For an array, typeof() tells us not only the type of the array elements but also how many dimensions the array has. One important feature of the array is that all elements must have the same type. So what happens when we create an array from literals with different types? The type is determined by the most complex type.

myintarr = [1, 2, 3]
typeof(myintarr)
# Array{Int64,1}
myfloatarr = [1, 2.0, 3]
typeof(myfloatarr)
# Array{Float64,1}
mystrarr = [1, "2.0", 3]
typeof(mystrarr)
# Array{Any,1}

We see that only one float value makes the entire array Float64. However, when one of the elements is a string, the type becomes Any, rather than String. That is because Julia does not convert numbers to strings. We get an error if we call convert(String, 3). If the most complex type is the Float64, Julia tries to convert all other values to that type. This works in the case where the other values are integers, because convert(Float64, 3) works. If other values cannot be converted to the most complex type all values take on the Any type. This means that values in the array can be of different types. They could literally be anything. This defeats the purpose of an array so we generally try to avoid it. There are other array creation methods besides the literal way. We can call a variety of methods that allow us to create arrays and they usually allow us to specify the type.

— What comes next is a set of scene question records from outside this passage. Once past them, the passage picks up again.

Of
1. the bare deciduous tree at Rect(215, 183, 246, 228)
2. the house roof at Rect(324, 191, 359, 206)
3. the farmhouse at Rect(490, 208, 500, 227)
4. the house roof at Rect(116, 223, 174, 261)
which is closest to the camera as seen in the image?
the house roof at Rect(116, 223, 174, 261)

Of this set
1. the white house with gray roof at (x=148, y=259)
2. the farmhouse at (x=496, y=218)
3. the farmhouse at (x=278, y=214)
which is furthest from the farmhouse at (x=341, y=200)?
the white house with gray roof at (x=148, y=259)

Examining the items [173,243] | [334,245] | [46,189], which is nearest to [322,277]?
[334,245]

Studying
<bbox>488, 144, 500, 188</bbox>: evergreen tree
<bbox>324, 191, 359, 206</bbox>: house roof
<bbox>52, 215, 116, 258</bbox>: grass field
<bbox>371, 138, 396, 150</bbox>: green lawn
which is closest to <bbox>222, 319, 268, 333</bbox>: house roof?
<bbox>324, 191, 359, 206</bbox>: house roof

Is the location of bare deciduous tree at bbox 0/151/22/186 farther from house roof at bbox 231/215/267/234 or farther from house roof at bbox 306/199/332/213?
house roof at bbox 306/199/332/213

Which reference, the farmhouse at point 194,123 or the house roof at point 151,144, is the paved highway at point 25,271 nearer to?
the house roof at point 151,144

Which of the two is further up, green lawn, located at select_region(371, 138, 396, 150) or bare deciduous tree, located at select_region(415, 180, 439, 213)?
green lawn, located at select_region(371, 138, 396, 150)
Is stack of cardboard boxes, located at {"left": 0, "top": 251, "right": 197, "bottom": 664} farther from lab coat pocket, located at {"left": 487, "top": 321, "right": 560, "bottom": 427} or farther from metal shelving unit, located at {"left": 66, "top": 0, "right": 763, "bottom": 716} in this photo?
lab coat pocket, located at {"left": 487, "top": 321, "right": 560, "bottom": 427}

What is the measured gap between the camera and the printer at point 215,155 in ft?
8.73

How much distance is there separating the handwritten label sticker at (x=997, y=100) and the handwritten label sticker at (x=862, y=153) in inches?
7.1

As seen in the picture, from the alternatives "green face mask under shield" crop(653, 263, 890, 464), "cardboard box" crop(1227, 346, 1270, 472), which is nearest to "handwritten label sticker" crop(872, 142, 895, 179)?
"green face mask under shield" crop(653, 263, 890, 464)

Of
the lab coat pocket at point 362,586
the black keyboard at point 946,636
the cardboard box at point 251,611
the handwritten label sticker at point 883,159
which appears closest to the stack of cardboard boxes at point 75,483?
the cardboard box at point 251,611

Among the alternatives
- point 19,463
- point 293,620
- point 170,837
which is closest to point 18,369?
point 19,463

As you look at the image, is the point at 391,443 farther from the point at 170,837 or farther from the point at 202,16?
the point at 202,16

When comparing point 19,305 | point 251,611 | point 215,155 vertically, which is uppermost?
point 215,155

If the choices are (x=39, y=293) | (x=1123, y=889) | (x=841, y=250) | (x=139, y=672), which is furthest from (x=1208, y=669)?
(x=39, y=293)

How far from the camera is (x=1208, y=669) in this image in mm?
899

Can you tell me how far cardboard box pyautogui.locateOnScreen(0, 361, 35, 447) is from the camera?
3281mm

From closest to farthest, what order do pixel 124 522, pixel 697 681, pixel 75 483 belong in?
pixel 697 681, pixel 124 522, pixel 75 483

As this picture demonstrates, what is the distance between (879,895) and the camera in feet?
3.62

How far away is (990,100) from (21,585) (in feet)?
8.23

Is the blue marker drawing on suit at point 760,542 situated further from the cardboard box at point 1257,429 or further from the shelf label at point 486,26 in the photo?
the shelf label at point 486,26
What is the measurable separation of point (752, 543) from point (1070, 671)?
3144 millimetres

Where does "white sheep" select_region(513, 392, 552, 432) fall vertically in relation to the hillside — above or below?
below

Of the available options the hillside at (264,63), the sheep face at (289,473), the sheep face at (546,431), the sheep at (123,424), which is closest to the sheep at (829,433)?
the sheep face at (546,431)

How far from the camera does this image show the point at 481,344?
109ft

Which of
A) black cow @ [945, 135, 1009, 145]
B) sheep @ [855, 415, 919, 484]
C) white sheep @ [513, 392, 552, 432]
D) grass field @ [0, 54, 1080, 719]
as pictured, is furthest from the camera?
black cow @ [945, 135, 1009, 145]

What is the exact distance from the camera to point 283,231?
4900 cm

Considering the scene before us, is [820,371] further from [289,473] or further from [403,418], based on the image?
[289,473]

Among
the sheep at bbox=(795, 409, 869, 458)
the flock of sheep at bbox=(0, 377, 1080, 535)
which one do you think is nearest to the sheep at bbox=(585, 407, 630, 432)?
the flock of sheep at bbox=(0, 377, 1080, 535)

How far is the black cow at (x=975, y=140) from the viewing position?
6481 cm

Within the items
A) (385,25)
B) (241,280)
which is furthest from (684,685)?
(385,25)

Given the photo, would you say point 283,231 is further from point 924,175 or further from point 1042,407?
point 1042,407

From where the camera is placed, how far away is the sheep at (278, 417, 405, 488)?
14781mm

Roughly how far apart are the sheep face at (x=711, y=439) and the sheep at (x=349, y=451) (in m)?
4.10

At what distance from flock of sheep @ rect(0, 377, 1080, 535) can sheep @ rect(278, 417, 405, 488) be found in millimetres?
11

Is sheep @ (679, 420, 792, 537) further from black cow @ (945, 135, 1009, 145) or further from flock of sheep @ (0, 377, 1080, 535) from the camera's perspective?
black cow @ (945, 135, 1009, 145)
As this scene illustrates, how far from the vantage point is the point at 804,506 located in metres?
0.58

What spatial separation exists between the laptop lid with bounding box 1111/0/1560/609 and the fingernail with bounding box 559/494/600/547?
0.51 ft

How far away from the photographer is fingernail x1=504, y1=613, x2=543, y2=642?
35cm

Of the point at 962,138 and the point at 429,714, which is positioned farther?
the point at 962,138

zerosarr = zeros(Int8, (2, 3))
# 2×3 Array{Int8,2}:
#  0  0  0
#  0  0  0
zerosarr = zeros((2, 3))
# 2×3 Array{Float64,2}:
#  0.0  0.0  0.0
#  0.0  0.0  0.0

If we don’t specify the type we want, the zeros() function default to Float64. There are other functions such as ones(), giving an array of ones, or rand(), giving an array of random numbers. The type of the output can be specified for each.

That is it for our basic introduction into types. You can find a more complete introduction to Julia types in the official documentation. In summary, we don’t need to explicitly specify the type of values but sometimes it might help to make math more efficient. We will learn in later posts more about performance and efficiency in Julia.